### [DIRECTIONS FOR THIS TASK]
Copy everything from the start of the material down to and including the line containing "PA license plate MTV2047", changing "Black" to "White" and keeping all other text the same. Leave the pictures out of your answer.

### [RECORDS PROVIDED]

▼

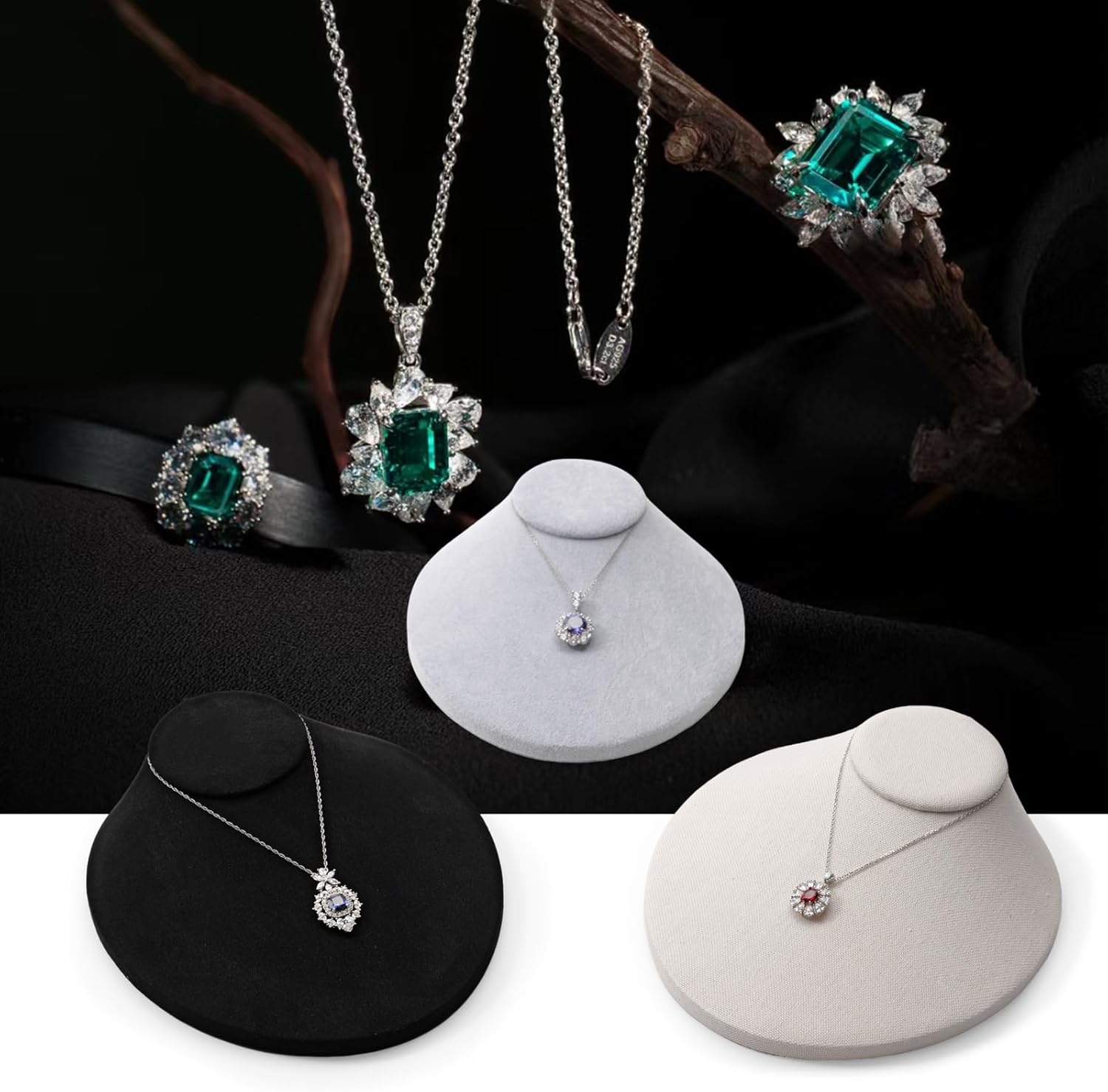 Oirlv Necklace Holder Bust Velvet Jewelry Display Necklace Display for Vendors Display Pendant Display Stand Black
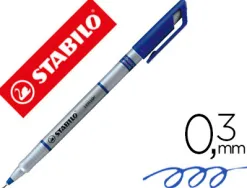 Stylo-feutre stabilo sensor pointe fine gainée métal amortisseur 1200m écriture tracé 0.3mm coloris bleu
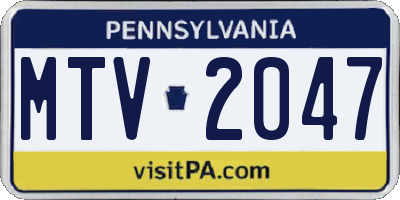 PA license plate MTV2047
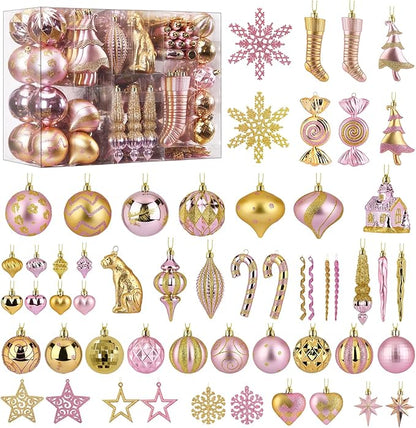 SHareconn 145pcs Christmas Balls Ornaments Set, Shatterproof Plastic Baubles Snowflakes, Stars and Tree Topper for Xmas Tree Holiday Wedding Party Decorations with Hanging Strings, Gold and Pink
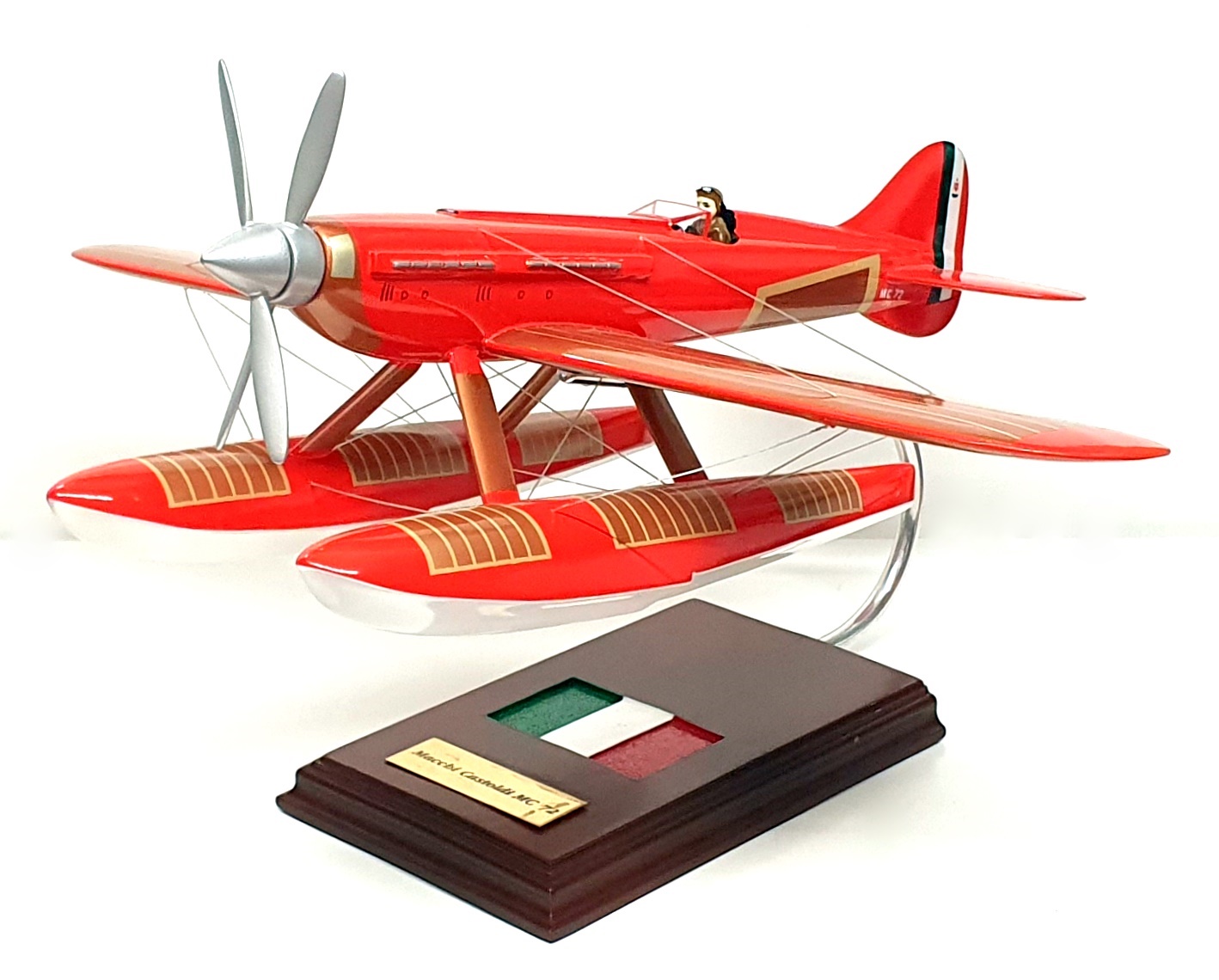 Unknown Brand 1/20 Scale 111125R Macchi Castoldi MC 72 Racing Plane Model - Red Unknown Brand 1/20 Scale 111125R Macchi Castoldi MC 72 Racing Plane Model - Red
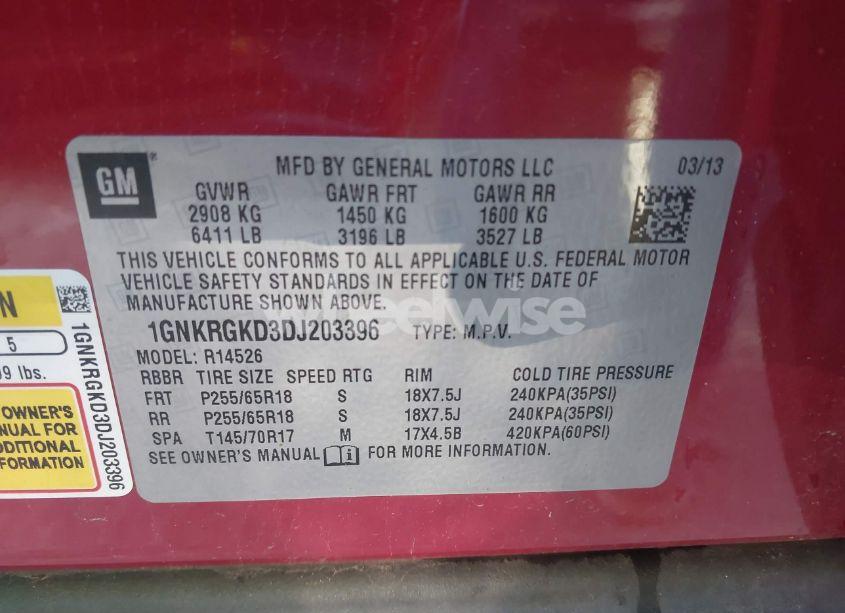 Photo 9 of 2013 Chevrolet Traverse 1LT (VIN 1GNKRGKD3DJ203396)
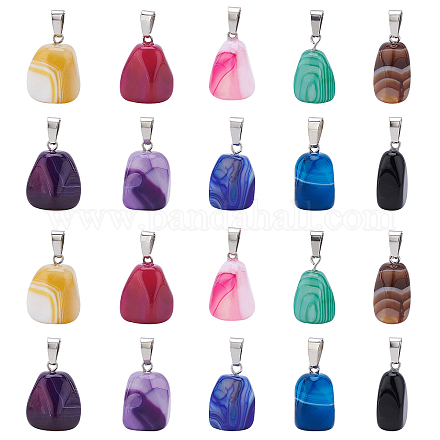 PandaHall 20pcs 10 Colors Cuboid Stone Charms Pendant Natural Gemstone Stone Pendant Agate Beads Healing Crystal Quartz Charms for Necklace Jewelry Making G-GA0001-03-1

▲

### [OUTPUT]
 Oirlv Necklace Holder Bust Velvet Jewelry Display Necklace Display for Vendors Display Pendant Display Stand White
 Stylo-feutre stabilo sensor pointe fine gainée métal amortisseur 1200m écriture tracé 0.3mm coloris bleu
 PA license plate MTV2047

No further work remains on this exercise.